Hierarchical clustering for morphometric data

Perform hierarchical clustering on coefficient data.

Usage

stat_hclust(
  data,
  formula = NULL,
  method = "ward.D2",
  dist_method = "euclidean",
  center = TRUE,
  scale = NULL,
  k = NULL,
  h = NULL,
  ...
)

Arguments

data

A tibble with coefficient columns

formula

A formula specifying predictors. Can be:

Missing: auto-detects single coe column
Bare column name: coe
Formula: ~ coe, ~ coe + size, ~ coe1 + coe2

method

Character. Agglomeration method for hierarchical clustering. One of "ward.D2" (default), "single", "complete", "average", "mcquitty", "median", "centroid". See stats::hclust().

dist_method

Character. Distance metric. Default is "euclidean". Other options: "manhattan", "maximum", "canberra", "binary", "minkowski". See stats::dist().

center

Logical. Should data be centered?

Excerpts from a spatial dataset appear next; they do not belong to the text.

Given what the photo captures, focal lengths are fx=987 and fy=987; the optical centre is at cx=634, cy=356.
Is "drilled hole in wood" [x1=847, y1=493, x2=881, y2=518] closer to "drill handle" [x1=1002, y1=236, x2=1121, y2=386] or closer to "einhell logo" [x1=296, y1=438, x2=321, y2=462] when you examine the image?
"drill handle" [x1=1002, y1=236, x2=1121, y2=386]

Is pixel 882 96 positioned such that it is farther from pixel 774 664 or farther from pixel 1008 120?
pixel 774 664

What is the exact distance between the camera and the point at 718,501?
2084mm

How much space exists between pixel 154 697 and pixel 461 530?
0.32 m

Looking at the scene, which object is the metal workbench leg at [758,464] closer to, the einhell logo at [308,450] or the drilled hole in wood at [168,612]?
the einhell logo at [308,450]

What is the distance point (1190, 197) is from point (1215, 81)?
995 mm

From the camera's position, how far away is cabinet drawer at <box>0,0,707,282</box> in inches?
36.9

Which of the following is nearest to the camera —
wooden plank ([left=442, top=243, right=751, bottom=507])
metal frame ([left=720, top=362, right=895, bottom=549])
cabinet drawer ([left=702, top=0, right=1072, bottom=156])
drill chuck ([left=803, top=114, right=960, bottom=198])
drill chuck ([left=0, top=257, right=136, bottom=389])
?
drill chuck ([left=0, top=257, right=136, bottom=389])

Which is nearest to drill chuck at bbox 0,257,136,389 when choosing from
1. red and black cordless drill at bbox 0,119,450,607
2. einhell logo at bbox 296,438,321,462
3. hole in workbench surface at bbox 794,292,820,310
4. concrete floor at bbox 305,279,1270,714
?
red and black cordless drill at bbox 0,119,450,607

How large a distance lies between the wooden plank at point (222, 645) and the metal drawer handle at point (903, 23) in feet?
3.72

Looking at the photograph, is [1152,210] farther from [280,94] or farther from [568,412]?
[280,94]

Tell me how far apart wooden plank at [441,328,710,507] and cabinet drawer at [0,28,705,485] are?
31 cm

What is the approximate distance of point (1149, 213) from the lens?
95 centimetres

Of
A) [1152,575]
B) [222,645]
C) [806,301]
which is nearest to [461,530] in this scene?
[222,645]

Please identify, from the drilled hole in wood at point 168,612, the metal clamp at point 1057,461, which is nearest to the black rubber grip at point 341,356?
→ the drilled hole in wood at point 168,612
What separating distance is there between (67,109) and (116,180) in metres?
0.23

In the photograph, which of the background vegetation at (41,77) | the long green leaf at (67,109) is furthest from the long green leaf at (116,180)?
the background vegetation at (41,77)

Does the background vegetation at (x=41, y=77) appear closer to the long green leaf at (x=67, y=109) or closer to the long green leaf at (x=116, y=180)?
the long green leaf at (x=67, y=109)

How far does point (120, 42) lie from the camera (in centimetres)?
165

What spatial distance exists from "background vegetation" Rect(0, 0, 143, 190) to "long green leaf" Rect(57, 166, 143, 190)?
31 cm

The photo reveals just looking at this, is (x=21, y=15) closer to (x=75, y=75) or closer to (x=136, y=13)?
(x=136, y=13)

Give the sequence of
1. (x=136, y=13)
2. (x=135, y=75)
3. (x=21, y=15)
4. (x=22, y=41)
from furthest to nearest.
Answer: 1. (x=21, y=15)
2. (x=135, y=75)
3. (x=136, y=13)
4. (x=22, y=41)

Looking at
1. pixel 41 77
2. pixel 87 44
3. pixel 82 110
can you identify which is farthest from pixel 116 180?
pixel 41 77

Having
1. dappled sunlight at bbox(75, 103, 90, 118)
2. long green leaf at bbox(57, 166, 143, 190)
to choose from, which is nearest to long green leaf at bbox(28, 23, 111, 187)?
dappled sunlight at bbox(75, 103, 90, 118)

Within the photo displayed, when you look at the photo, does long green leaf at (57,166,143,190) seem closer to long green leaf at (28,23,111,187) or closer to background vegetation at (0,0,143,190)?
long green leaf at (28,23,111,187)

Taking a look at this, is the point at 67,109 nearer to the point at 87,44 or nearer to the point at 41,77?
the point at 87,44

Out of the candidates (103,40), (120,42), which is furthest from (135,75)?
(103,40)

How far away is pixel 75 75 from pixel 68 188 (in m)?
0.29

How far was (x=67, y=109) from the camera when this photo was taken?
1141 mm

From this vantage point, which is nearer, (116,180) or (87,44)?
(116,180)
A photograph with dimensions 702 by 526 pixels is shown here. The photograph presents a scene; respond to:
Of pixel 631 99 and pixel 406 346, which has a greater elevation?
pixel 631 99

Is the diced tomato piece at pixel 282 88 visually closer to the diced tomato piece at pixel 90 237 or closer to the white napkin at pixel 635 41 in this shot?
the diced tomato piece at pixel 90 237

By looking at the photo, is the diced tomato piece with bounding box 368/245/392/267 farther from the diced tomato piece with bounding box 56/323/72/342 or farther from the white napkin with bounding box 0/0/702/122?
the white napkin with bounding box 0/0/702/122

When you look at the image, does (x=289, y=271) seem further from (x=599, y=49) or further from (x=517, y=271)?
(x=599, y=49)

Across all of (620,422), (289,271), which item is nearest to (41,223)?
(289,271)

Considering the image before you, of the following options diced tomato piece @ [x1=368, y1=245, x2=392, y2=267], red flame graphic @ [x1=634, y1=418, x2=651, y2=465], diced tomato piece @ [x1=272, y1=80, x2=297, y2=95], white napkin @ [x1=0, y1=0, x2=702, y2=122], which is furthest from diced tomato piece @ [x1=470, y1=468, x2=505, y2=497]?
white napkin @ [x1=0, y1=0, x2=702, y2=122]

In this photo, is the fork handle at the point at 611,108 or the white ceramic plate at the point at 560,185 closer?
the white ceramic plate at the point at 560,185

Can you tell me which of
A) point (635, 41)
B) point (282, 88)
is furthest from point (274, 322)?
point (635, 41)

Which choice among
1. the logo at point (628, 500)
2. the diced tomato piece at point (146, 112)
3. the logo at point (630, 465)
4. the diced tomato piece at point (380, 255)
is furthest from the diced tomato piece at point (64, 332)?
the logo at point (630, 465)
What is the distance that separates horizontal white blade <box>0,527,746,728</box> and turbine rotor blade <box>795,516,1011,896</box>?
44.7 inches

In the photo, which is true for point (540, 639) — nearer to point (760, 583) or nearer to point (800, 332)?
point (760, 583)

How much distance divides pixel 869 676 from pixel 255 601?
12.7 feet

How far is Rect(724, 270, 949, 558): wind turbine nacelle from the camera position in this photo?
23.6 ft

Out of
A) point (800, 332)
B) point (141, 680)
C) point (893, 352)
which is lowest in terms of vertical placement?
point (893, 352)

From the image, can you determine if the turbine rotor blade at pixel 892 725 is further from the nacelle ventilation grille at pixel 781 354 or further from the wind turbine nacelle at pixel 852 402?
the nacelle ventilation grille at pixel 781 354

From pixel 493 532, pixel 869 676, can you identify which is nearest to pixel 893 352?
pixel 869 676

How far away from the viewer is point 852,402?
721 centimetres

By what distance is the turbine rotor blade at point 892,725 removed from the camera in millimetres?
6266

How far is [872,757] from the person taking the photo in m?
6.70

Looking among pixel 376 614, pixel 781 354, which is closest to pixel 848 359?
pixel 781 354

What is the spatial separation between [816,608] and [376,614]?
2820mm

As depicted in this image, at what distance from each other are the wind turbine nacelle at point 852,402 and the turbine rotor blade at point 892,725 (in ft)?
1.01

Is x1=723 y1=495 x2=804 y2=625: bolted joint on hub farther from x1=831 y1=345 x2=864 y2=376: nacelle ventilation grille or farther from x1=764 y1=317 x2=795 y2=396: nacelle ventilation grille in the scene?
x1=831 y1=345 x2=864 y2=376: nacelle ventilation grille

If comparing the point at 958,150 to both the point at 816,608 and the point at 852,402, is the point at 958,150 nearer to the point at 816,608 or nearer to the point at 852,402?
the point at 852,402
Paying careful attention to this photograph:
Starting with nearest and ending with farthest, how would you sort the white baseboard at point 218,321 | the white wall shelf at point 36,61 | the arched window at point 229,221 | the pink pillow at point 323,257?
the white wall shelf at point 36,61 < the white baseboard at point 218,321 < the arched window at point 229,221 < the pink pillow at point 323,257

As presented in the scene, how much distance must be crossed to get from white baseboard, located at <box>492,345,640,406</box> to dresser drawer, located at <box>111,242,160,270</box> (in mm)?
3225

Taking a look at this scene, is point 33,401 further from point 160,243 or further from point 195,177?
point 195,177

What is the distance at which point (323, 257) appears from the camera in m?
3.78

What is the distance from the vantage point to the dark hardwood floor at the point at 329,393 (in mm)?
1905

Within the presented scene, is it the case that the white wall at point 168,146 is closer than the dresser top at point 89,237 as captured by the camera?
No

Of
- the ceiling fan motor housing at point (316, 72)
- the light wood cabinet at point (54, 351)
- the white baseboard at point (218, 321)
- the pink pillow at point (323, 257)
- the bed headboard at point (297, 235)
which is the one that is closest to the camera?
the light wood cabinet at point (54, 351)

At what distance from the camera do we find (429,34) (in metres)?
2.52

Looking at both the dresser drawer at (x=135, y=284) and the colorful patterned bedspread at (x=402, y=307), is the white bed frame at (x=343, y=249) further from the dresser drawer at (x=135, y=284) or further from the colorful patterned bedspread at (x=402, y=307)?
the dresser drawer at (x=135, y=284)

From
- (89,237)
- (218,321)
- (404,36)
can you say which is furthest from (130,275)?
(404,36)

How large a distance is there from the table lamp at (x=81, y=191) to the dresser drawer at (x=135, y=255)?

Default TRUE.

scale

Logical or NULL. Should data be scaled to unit variance? If NULL (default), automatically determined based on predictor types.

k

Integer. Optional. If provided, cuts tree to k clusters.

h

Numeric. Optional. If provided, cuts tree at height h.

...

Additional arguments passed to stats::hclust()

Value

An object of class c("stat_hclust", "momstats") containing:

data: Original tibble (unchanged)
model: The stats::hclust() object
dist_matrix: Distance matrix used for clustering
method: Agglomeration method
dist_method: Distance metric used
call: The function call
formula: Formula used (if any)
predictor_cols: All predictor column names
center: Logical, was centering applied
scale: Logical, was scaling applied
k: Number of clusters (if tree was cut)
h: Height threshold (if tree was cut by height)
clusters: Cluster assignments (if tree was cut)

Details

stat_hclust() provides hierarchical clustering for morphometric data with proper handling of coefficient columns and optional covariates.

Agglomeration methods

"ward.D2" (default): Ward's minimum variance method - typically best for morphometric data as it minimizes within-cluster variance
"complete": Maximum distance between clusters
"average": UPGMA - average distance between clusters
"single": Minimum distance (tends to chain)

Distance metrics

"euclidean" (default): Standard L2 distance
"manhattan": L1 distance, more robust to outliers
"maximum": Chebyshev distance

Cutting the tree

The tree can be cut during creation or later:

# Cut during creation
hc <- stat_hclust(data, k = 4)

# Cut later via collect
hc <- stat_hclust(data)
data_clustered <- collect(hc, k = 4)

Getting results

Use collect() to add cluster assignments:

hc <- boteft %>% stat_hclust()
boteft_clustered <- collect(hc, k = 4)

Use transduce() to reconstruct shapes:

# Cluster centers (if tree was cut)
centers <- transduce(hc, tibble(cluster = 1:4))

# Any node in the tree
node_shapes <- transduce(hc, tibble(node = c(45, 50, 55)))

Examples

if (FALSE) { # \dontrun{
# Basic hierarchical clustering
hc1 <- boteft %>% stat_hclust()

# With specific method
hc2 <- boteft %>% stat_hclust(method = "average")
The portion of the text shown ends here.